Goal: Please write out every one of the rows below word for word, without changing anything.

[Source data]

■ ■ ■ ■ ■ ■ ■

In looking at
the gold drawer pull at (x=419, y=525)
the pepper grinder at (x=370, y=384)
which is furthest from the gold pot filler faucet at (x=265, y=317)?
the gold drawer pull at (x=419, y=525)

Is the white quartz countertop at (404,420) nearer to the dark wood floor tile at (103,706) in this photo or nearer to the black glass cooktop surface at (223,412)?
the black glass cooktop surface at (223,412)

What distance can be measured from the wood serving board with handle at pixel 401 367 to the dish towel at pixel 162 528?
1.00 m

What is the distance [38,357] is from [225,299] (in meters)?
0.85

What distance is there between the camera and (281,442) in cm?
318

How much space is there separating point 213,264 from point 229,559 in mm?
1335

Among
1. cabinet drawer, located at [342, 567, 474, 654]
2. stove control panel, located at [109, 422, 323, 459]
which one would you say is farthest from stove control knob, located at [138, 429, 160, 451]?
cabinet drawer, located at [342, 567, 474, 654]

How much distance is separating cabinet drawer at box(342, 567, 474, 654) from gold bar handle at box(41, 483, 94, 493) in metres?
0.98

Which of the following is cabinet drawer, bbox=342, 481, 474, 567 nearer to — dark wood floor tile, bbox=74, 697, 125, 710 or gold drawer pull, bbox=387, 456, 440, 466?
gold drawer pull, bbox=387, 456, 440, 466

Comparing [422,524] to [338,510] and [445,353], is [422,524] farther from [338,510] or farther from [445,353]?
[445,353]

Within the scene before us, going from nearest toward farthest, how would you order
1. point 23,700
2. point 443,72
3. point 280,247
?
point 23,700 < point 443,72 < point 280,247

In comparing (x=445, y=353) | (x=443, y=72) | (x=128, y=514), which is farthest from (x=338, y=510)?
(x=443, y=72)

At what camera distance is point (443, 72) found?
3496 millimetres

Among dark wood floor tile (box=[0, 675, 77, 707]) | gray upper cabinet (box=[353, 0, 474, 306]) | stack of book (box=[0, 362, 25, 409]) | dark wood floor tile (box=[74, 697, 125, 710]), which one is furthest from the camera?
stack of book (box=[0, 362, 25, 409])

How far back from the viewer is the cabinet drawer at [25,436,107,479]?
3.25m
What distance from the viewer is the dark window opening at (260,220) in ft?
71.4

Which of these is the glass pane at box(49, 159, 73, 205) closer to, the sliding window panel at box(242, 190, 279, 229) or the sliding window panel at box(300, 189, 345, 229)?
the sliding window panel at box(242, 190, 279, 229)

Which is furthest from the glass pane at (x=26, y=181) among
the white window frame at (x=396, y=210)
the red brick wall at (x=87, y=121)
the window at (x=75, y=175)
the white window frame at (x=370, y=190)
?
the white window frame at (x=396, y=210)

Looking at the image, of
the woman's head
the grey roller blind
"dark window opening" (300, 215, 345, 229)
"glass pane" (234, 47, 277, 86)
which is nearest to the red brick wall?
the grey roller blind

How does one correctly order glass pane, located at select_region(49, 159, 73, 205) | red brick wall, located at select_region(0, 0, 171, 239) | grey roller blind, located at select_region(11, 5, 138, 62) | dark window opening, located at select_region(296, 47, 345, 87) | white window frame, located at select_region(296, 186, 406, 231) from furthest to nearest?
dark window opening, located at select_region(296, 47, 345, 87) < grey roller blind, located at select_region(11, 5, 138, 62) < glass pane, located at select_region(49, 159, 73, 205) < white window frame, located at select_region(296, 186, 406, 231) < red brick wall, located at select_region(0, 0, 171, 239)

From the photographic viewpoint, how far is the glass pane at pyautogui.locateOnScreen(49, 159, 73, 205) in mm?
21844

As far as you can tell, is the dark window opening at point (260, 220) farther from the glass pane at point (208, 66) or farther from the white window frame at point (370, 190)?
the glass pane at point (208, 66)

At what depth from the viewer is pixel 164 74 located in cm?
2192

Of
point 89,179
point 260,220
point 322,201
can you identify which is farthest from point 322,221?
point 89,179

■ ■ ■ ■ ■ ■ ■

Right answer:
In looking at
the gold drawer pull at (x=419, y=525)
the pepper grinder at (x=370, y=384)
which is furthest from the gold pot filler faucet at (x=265, y=317)?
the gold drawer pull at (x=419, y=525)

Is the white quartz countertop at (404,420) nearer to the dark wood floor tile at (103,706) in this photo or nearer to the black glass cooktop surface at (223,412)?
the black glass cooktop surface at (223,412)

What distance can be measured from the wood serving board with handle at pixel 401 367 to the dish towel at pixel 162 528?
1.00 m

What is the distance [38,357] is from [225,299] (in meters)?
0.85

What distance is there between the camera and (281,442) in cm?
318

How much space is there separating point 213,264 from point 229,559 in mm?
1335

Among
1. cabinet drawer, located at [342, 567, 474, 654]
2. stove control panel, located at [109, 422, 323, 459]
which one would you say is farthest from stove control knob, located at [138, 429, 160, 451]?
cabinet drawer, located at [342, 567, 474, 654]

How much distance is separating cabinet drawer at box(342, 567, 474, 654) from gold bar handle at box(41, 483, 94, 493) in metres?
0.98

Which of the following is cabinet drawer, bbox=342, 481, 474, 567 nearer to — dark wood floor tile, bbox=74, 697, 125, 710 or gold drawer pull, bbox=387, 456, 440, 466?
gold drawer pull, bbox=387, 456, 440, 466

Comparing [422,524] to [338,510] and [445,353], is [422,524] farther from [338,510] or farther from [445,353]?
[445,353]

Within the scene before us, going from nearest toward farthest, how would you order
1. point 23,700
2. point 443,72
3. point 280,247
?
point 23,700 < point 443,72 < point 280,247

In comparing (x=445, y=353) | (x=443, y=72) | (x=128, y=514), which is farthest from (x=338, y=510)?
(x=443, y=72)

At what camera distance is point (443, 72) found?
3496 millimetres

Among dark wood floor tile (box=[0, 675, 77, 707]) | gray upper cabinet (box=[353, 0, 474, 306]) | stack of book (box=[0, 362, 25, 409]) | dark wood floor tile (box=[74, 697, 125, 710]), which one is furthest from the camera?
stack of book (box=[0, 362, 25, 409])

How far back from the viewer is the cabinet drawer at [25,436,107,479]?
3.25m
What distance from the viewer is the dark window opening at (260,220) in ft?
71.4

Which of these is the glass pane at box(49, 159, 73, 205) closer to, the sliding window panel at box(242, 190, 279, 229) or the sliding window panel at box(300, 189, 345, 229)?
the sliding window panel at box(242, 190, 279, 229)

Which is furthest from the glass pane at (x=26, y=181) among
the white window frame at (x=396, y=210)
the red brick wall at (x=87, y=121)
the window at (x=75, y=175)
the white window frame at (x=370, y=190)
?
the white window frame at (x=396, y=210)

Looking at the image, of
the woman's head
the grey roller blind
"dark window opening" (300, 215, 345, 229)
"glass pane" (234, 47, 277, 86)
which is nearest to the red brick wall?
the grey roller blind

How does one correctly order glass pane, located at select_region(49, 159, 73, 205) | red brick wall, located at select_region(0, 0, 171, 239) | grey roller blind, located at select_region(11, 5, 138, 62) | dark window opening, located at select_region(296, 47, 345, 87) | white window frame, located at select_region(296, 186, 406, 231) from furthest to nearest?
dark window opening, located at select_region(296, 47, 345, 87) < grey roller blind, located at select_region(11, 5, 138, 62) < glass pane, located at select_region(49, 159, 73, 205) < white window frame, located at select_region(296, 186, 406, 231) < red brick wall, located at select_region(0, 0, 171, 239)

From the photographic viewpoint, how far is the glass pane at pyautogui.locateOnScreen(49, 159, 73, 205) in mm?
21844

As far as you can tell, is the dark window opening at point (260, 220) farther from the glass pane at point (208, 66) or farther from the white window frame at point (370, 190)?
the glass pane at point (208, 66)

At what depth from the viewer is pixel 164 74 located in cm?
2192

Of
point 89,179
point 260,220
point 322,201
can you identify which is farthest from point 322,221?
point 89,179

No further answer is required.